O trabalho é que escureceu o pobre do
preto. E, afora isso, eu só presto é
para viver... Ela ri com aquele modo apagado dela. A gorda Luarmina sorri só
para dar rosto à tristeza. - Você, Zeca
Perpétuo, até parece mulher... - Mulher,
eu? - Sim, mulher é que senta em
esteira. Você é o único homem que eu vi sentar na esteira. - Que quer vizinha? Cadeira não dá jeito para dormir. Ela se
afasta, pesada como pelicano, abanando a cabeça. Minha vizinha reclama não
haver homem com miolo tão miúdo como eu. Diz que nunca viu pescador deixar
escapar tanta maré:
- Mas você, Zeca: é que nem faz ideia da vida. - A vida, Dona Luarmina? A
vida é tão simples que ninguém a entende. É como dizia meu avô Celestiano sobre
pensarmos Deus ou não Deus...
Além disso, pensar traz muita pedra e pouco caminho. Por isso eu, um
reformado do mar o que me resta fazer?
Dispensado de pescar, me dispenso de pensar. Aprendi nos muitos anos de
pescaria: o tempo anda por ondas. A gente tem é que ficar levezinho e
sempre apanha boleia numa dessas ondeações. - Não é verdade, Dona Luarmina? A senhora sabe essas línguas da nossa gente. Me diga, minha Dona: qual é a palavra para dizer futuro? Sim,
como se diz futuro? Não se diz, na língua deste lugar de África. Sim, porque
futuro é uma coisa que existindo nunca chega a haver. Então eu me suficiento do
actual presente. E basta. - Só eu quero é
ser um homem bom, Dona. - Você é mas
é um aldrabom.
A gorda mulata não quer amolecer conversa. E tem razão, sendo minha
vizinha desde há tanto. Ela chegou ao bairro depois da morte de meus pais,
quando herdei a velha casa da família. Nessa altura, eu ainda pescava em longas
viagens, semanas de ausência nos bancos de Sofala. Nem notava a existência de
Luarmina. Também ela, logo que desembarcou, se internou na Missão, em estágio
para freira. Ficou enclausurada nessas penumbras onde se murmura conversa com
Deus. Só uns anos mais tarde ela saiu dessa reclusão. E se instalou na casa que
os padres lhe destinaram, bem junto à minha morada. Luarmina costureirava, era
seu sustento. Nos primeiros tempos, ela continuava sem se dar às vistas. Só as
mulheres que entravam em seus domínios é que lhe davam conta. No resto, me
chegavam apenas os perfumes de sua sombra. Um dia o padre Nunes me falou de
Luarmina, seus brumosos passados. O pai era um grego, um desses pescadores que
arrumou rede em costas de Moçambique, do lado de 1á da baía de S. Vicente. Já se
antigamentara há muito. A mãe morreu pouco tempo depois. Dizem que de desgosto.

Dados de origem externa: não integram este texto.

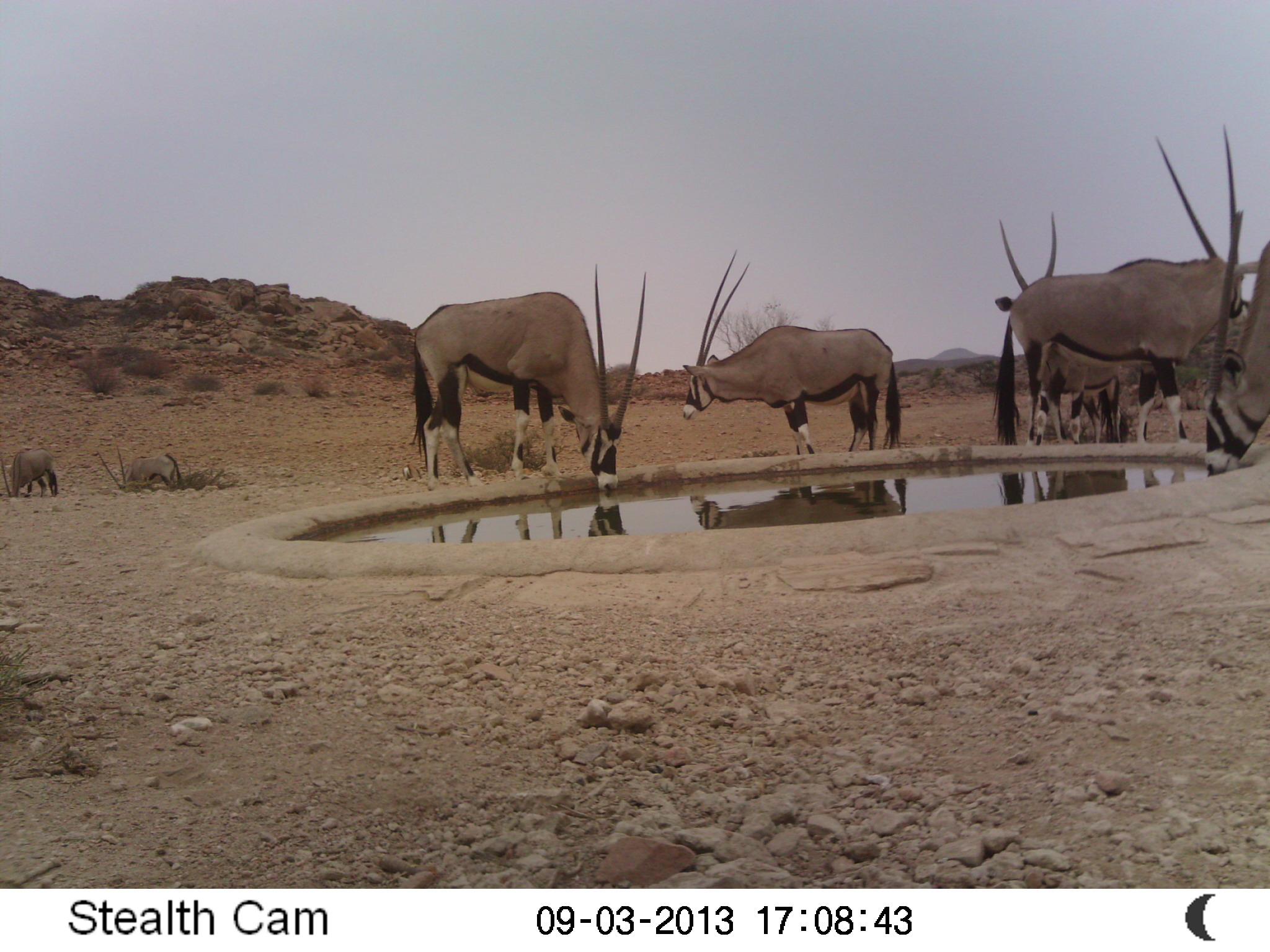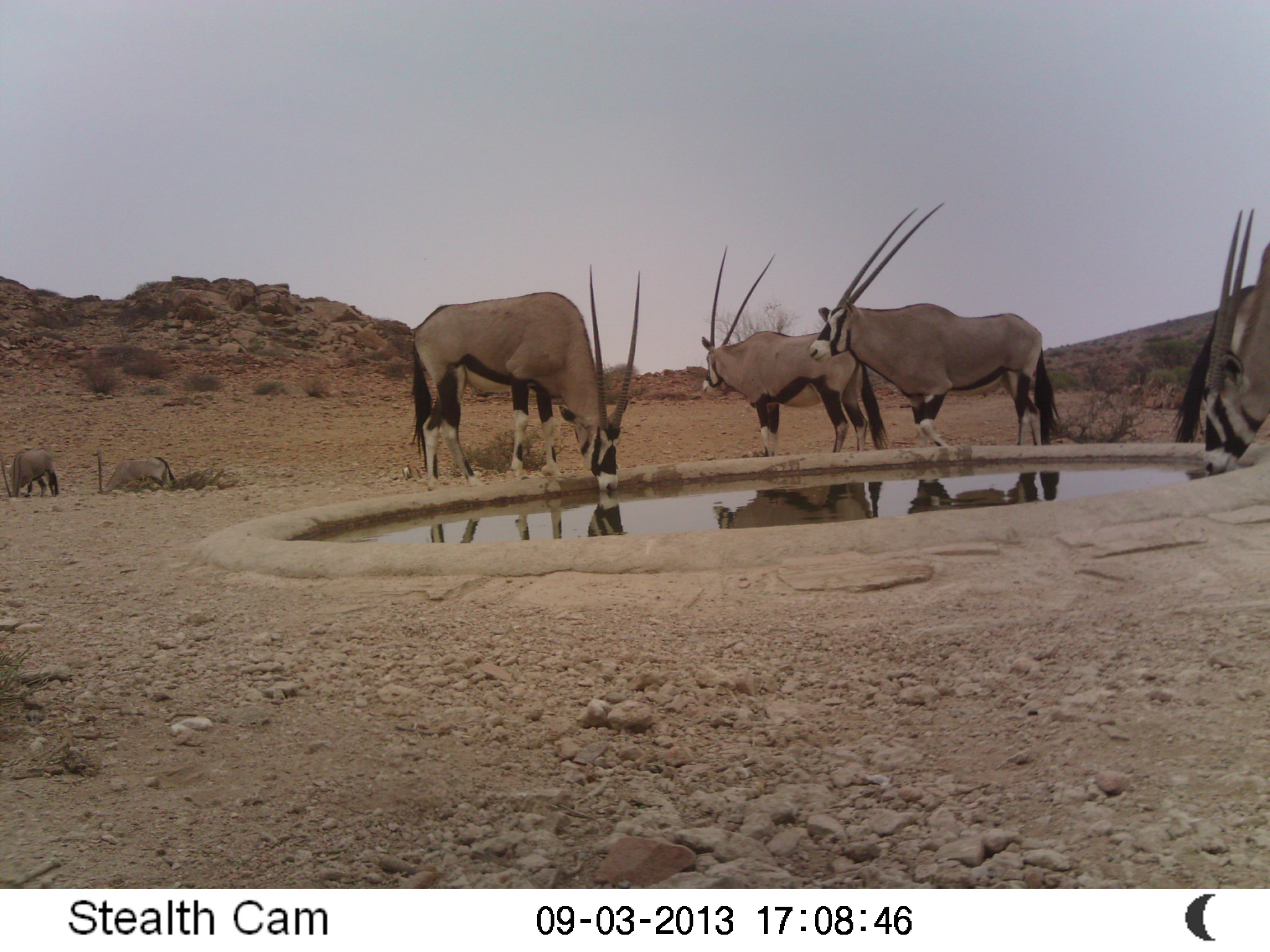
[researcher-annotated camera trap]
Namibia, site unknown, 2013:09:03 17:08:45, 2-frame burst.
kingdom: Animalia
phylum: Chordata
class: Mammalia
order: Artiodactyla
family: Bovidae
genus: Oryx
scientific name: Oryx gazella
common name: gemsbok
Oryx gazella (gemsbok).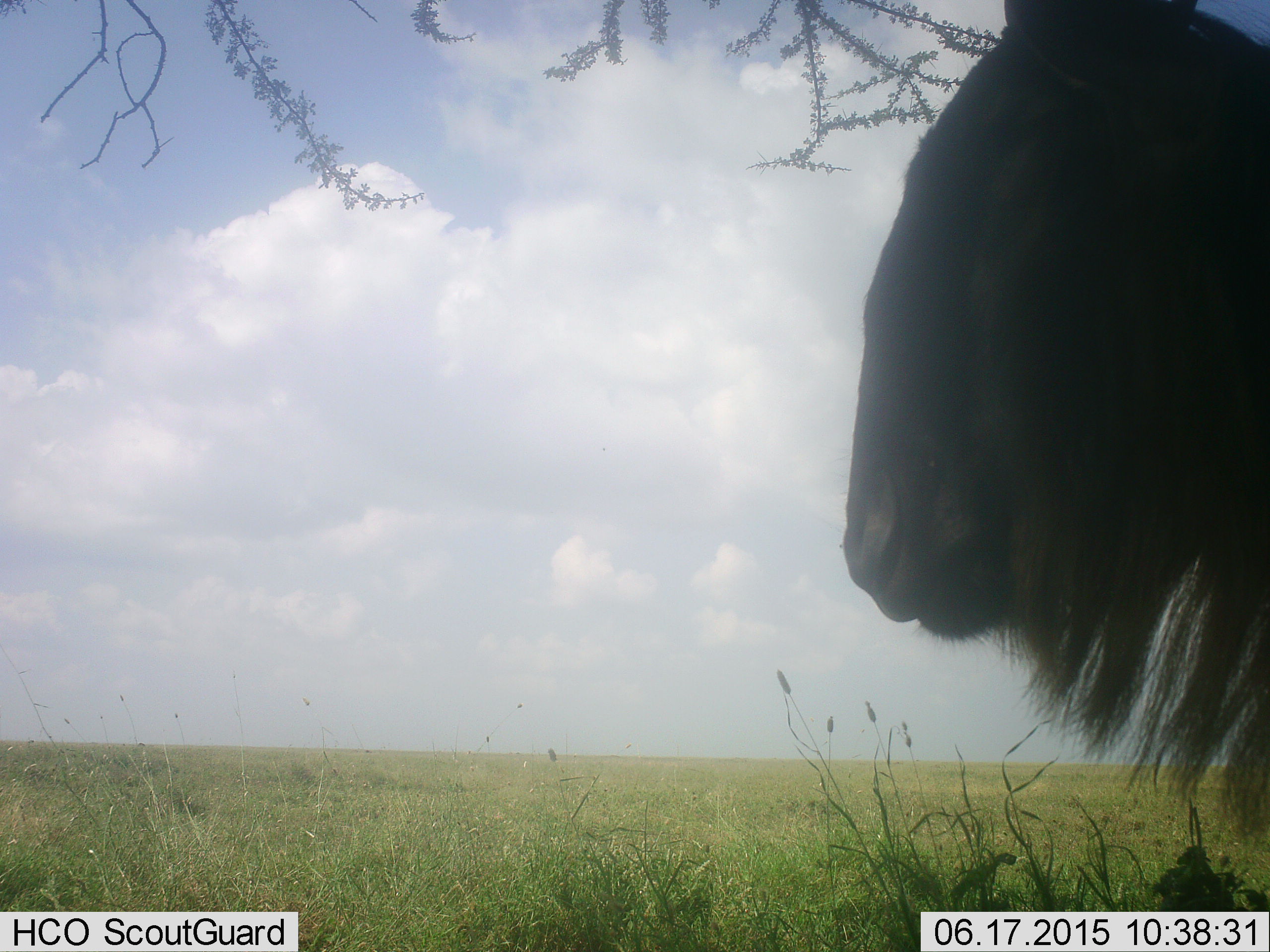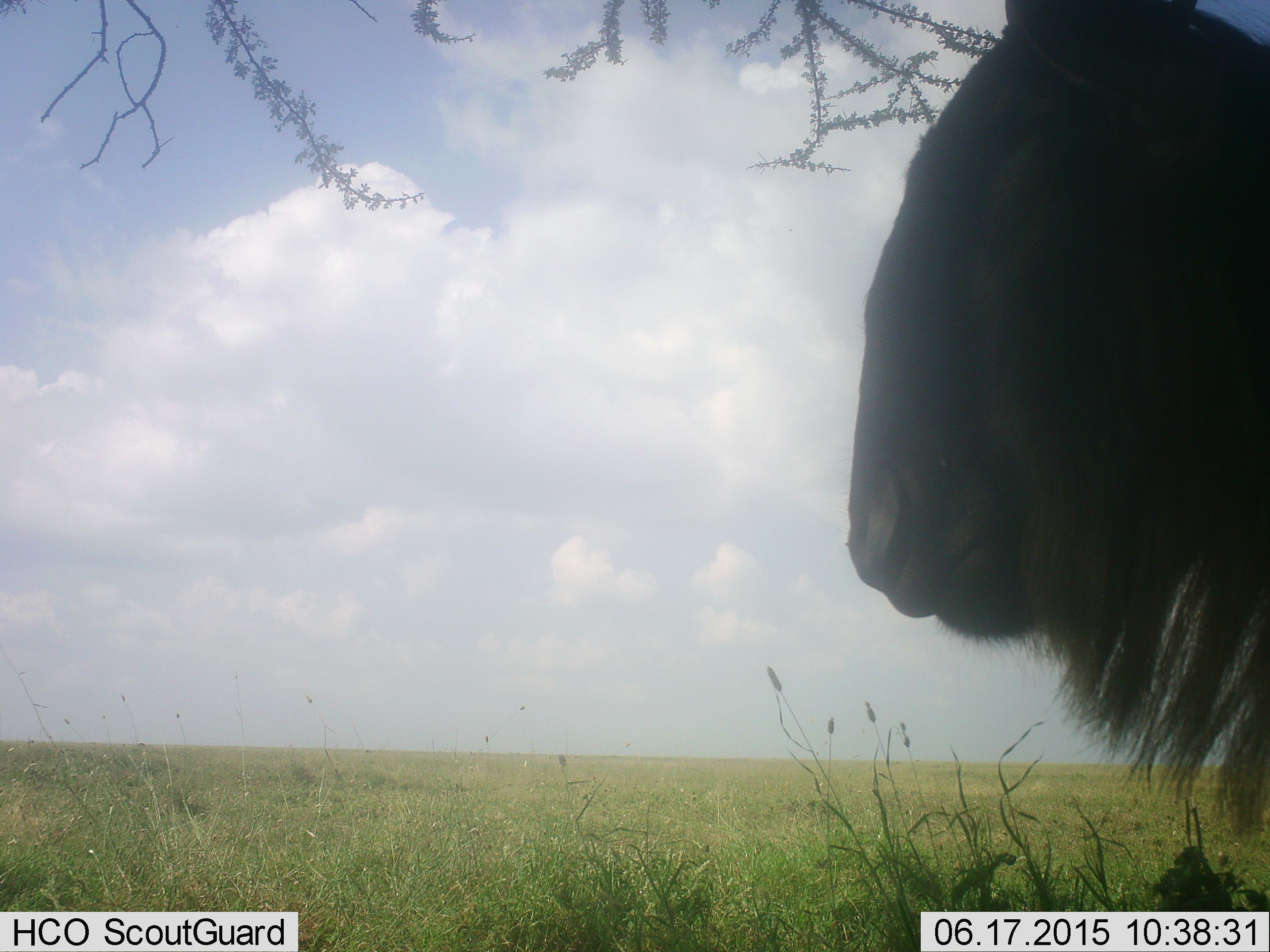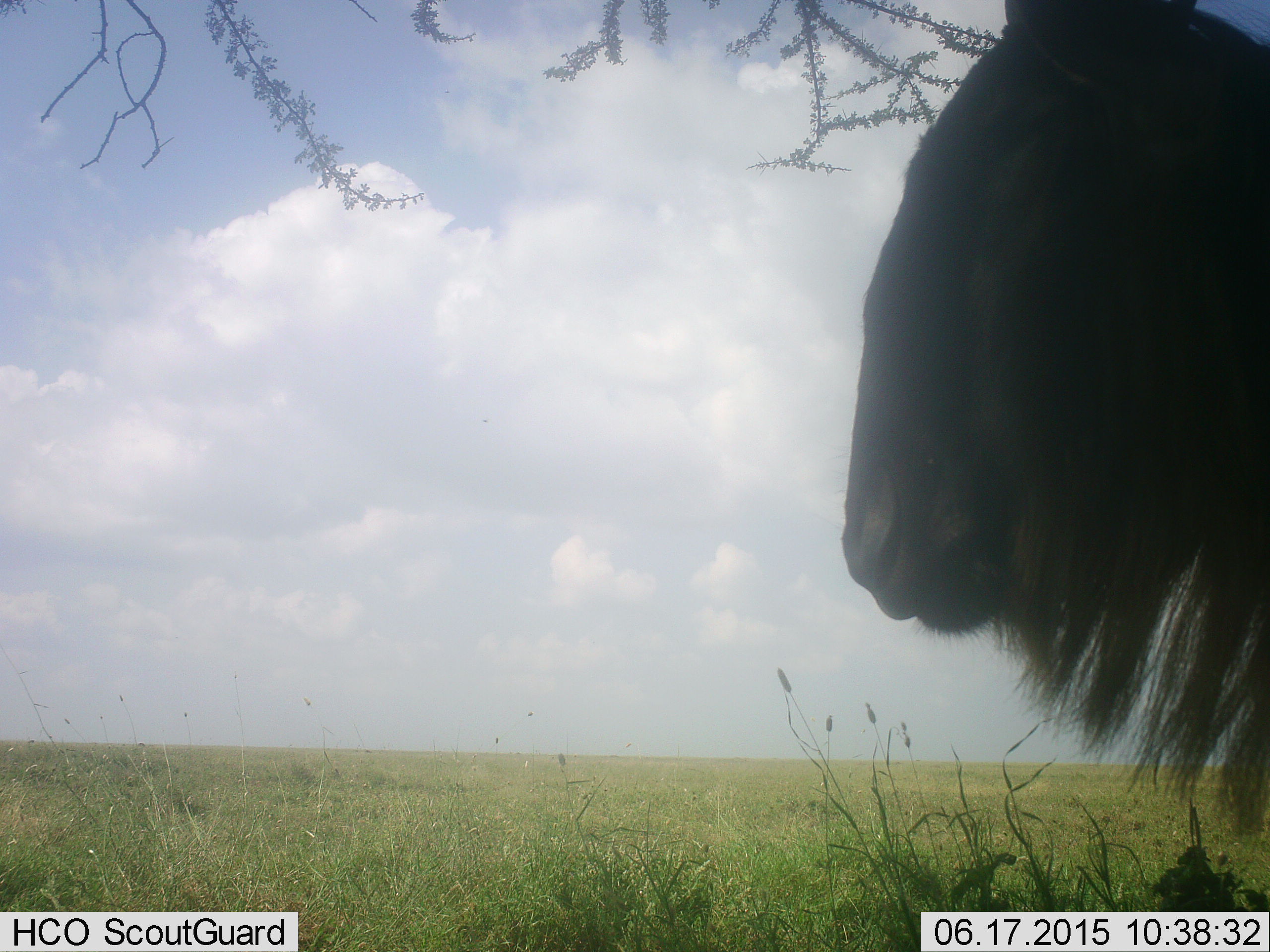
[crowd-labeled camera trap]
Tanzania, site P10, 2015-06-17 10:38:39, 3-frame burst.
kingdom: Animalia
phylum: Chordata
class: Mammalia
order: Artiodactyla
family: Bovidae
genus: Connochaetes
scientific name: Connochaetes taurinus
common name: blue wildebeest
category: wildebeest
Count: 1.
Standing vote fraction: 100%.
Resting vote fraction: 0%.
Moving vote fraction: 0%.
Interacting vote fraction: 0%.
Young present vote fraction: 0%.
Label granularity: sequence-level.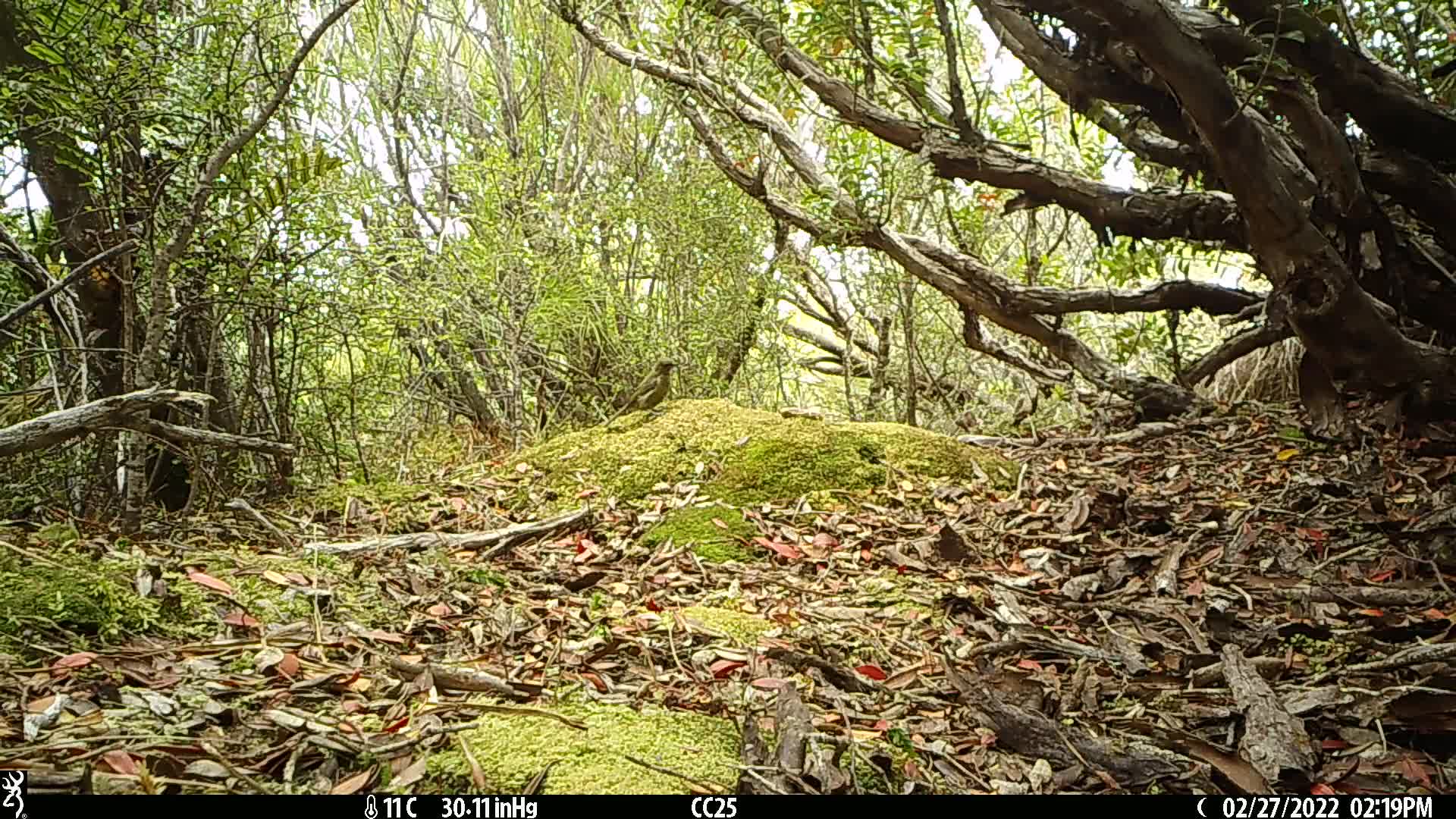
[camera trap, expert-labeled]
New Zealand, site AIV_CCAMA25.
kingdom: Animalia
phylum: Chordata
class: Aves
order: Passeriformes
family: Meliphagidae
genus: Anthornis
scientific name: Anthornis melanura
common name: new zealand bellbird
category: bellbird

Não devido da viuvez, mas por causa da beleza da filha. Ao que parece, Luarmina
endoidava os homens graúdos que abutreavam em redor da casa. A senhora maldizia
a perfeição de sua filha. Diz-se que, enlouquecida, certa noite intentou de
golpear o rosto de Luarmina. Só para a esfeiar e, assim, afastar os candidatos.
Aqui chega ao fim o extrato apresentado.